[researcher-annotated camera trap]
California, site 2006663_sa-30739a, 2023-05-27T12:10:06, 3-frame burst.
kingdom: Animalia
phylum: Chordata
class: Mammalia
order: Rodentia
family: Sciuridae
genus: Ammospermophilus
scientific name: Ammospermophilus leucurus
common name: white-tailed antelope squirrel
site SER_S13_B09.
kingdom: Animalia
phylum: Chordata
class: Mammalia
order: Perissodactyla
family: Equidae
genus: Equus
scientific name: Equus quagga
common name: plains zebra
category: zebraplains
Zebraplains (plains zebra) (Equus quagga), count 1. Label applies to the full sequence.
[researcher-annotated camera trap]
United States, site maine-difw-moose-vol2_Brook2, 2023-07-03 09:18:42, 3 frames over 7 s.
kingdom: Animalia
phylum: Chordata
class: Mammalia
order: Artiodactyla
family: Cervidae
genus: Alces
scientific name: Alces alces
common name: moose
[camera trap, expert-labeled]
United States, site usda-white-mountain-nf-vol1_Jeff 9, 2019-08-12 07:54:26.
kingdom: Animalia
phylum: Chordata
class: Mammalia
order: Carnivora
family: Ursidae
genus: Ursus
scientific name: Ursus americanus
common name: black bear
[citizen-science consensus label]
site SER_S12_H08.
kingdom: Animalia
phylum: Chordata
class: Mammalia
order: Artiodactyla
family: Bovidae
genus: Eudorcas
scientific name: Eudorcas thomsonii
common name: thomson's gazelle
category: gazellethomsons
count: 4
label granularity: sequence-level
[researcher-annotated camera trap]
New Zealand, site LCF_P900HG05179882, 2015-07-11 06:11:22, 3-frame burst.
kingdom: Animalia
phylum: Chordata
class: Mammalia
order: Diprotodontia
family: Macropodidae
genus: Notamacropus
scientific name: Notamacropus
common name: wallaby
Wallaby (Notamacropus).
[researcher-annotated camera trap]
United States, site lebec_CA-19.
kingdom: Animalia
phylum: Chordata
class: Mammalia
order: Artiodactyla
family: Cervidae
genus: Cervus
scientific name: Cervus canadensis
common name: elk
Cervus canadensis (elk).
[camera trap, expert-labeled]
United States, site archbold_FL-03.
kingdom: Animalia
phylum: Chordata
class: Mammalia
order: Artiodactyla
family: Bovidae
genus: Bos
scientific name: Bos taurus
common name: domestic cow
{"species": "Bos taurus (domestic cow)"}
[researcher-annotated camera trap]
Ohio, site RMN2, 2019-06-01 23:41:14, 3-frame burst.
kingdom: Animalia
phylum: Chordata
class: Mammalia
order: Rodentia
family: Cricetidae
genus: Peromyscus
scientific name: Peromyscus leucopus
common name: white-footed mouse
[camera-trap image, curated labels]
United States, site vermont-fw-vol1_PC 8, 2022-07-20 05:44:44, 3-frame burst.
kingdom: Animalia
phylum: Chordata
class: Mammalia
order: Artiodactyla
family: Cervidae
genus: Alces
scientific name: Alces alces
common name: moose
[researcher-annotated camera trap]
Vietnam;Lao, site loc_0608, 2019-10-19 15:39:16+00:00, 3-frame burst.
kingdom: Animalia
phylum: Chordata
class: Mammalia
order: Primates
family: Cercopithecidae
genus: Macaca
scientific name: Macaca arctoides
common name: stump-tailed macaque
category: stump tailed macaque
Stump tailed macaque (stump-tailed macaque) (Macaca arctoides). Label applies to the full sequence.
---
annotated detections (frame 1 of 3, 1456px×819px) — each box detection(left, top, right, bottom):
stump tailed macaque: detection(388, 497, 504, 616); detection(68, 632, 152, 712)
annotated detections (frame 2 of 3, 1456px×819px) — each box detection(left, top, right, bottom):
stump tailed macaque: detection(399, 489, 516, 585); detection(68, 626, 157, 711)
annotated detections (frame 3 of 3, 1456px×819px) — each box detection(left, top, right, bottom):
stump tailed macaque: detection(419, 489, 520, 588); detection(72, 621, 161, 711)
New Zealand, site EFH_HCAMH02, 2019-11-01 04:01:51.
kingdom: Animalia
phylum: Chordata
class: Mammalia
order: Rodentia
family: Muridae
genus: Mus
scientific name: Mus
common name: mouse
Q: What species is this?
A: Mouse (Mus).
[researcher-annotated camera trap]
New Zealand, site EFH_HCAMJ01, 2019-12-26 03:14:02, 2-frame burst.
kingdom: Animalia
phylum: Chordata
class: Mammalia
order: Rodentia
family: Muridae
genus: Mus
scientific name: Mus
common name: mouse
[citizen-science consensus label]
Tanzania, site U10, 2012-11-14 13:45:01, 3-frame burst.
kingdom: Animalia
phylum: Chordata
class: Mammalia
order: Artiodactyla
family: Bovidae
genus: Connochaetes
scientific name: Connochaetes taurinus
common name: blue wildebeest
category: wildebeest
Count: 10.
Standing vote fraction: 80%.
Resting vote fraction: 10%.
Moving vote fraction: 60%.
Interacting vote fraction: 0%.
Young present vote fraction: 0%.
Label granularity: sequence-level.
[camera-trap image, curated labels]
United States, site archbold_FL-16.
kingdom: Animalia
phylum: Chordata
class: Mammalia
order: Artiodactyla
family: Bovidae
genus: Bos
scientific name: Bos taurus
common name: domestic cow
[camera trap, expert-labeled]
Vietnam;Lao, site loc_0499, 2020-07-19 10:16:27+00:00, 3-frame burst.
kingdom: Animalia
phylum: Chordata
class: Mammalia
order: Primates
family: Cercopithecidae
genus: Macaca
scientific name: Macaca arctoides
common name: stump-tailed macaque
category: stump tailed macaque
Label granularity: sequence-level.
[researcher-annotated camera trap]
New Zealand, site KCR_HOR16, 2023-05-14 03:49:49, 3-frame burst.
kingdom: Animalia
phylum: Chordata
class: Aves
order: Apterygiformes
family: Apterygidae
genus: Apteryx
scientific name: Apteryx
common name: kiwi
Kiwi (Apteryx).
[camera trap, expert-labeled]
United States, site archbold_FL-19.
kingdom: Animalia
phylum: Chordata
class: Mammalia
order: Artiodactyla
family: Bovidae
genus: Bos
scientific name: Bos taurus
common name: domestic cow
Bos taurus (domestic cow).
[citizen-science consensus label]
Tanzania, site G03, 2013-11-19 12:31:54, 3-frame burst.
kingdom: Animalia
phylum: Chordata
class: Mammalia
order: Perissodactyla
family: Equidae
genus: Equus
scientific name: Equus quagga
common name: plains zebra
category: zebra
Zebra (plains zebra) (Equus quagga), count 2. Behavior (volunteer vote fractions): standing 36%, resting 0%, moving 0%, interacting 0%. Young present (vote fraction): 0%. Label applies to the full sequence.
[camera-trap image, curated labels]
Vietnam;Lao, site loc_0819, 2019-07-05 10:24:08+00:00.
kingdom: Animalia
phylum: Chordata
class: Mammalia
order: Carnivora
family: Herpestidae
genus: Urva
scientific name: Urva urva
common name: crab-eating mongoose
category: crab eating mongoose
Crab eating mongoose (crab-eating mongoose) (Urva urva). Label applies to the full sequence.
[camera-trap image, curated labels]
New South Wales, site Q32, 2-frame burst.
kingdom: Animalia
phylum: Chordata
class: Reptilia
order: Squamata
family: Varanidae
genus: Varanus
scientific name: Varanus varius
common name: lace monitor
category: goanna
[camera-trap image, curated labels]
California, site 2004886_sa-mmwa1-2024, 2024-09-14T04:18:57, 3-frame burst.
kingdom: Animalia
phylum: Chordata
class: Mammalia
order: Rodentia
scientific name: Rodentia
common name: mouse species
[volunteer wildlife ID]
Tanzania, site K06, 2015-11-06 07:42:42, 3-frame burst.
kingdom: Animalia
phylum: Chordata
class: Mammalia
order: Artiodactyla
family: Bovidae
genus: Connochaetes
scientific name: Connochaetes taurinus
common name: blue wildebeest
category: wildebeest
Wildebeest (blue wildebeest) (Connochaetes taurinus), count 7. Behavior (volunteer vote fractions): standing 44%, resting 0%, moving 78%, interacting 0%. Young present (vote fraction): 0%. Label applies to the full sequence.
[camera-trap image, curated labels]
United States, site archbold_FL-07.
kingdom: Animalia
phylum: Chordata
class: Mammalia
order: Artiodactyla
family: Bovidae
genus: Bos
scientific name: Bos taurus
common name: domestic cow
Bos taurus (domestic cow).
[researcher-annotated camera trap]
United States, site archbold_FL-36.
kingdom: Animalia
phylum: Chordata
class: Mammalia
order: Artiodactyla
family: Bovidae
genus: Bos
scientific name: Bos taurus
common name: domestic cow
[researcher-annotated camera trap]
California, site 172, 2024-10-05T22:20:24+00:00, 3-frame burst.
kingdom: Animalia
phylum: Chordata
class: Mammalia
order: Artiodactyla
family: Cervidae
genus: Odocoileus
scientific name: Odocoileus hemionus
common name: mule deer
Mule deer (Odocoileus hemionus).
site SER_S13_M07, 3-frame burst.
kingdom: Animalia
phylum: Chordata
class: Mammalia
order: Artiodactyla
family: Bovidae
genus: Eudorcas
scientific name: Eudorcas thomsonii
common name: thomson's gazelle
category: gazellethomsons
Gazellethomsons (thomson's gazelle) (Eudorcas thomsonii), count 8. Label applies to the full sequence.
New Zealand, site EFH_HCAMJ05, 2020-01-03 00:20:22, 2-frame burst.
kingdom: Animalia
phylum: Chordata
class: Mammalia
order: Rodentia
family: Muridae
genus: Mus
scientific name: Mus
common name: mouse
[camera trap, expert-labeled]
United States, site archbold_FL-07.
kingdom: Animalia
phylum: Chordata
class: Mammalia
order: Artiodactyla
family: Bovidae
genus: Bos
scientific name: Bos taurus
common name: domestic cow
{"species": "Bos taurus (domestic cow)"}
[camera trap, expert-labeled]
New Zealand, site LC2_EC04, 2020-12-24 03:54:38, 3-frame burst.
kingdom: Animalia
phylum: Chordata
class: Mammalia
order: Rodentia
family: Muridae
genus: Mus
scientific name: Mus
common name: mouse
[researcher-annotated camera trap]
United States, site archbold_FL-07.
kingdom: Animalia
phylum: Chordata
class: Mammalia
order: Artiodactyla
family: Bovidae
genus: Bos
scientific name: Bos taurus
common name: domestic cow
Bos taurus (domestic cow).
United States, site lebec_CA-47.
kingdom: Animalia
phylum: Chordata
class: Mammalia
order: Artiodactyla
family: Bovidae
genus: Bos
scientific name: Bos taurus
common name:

---+---

Work required
Whenever a line in the entries above includes the word "Zealand", pull that line out.

Solution to this exercise
New Zealand, site LCF_P900HG05179882, 2015-07-11 06:11:22, 3-frame burst.
New Zealand, site EFH_HCAMH02, 2019-11-01 04:01:51.
New Zealand, site EFH_HCAMJ01, 2019-12-26 03:14:02, 2-frame burst.
New Zealand, site KCR_HOR16, 2023-05-14 03:49:49, 3-frame burst.
New Zealand, site EFH_HCAMJ05, 2020-01-03 00:20:22, 2-frame burst.
New Zealand, site LC2_EC04, 2020-12-24 03:54:38, 3-frame burst.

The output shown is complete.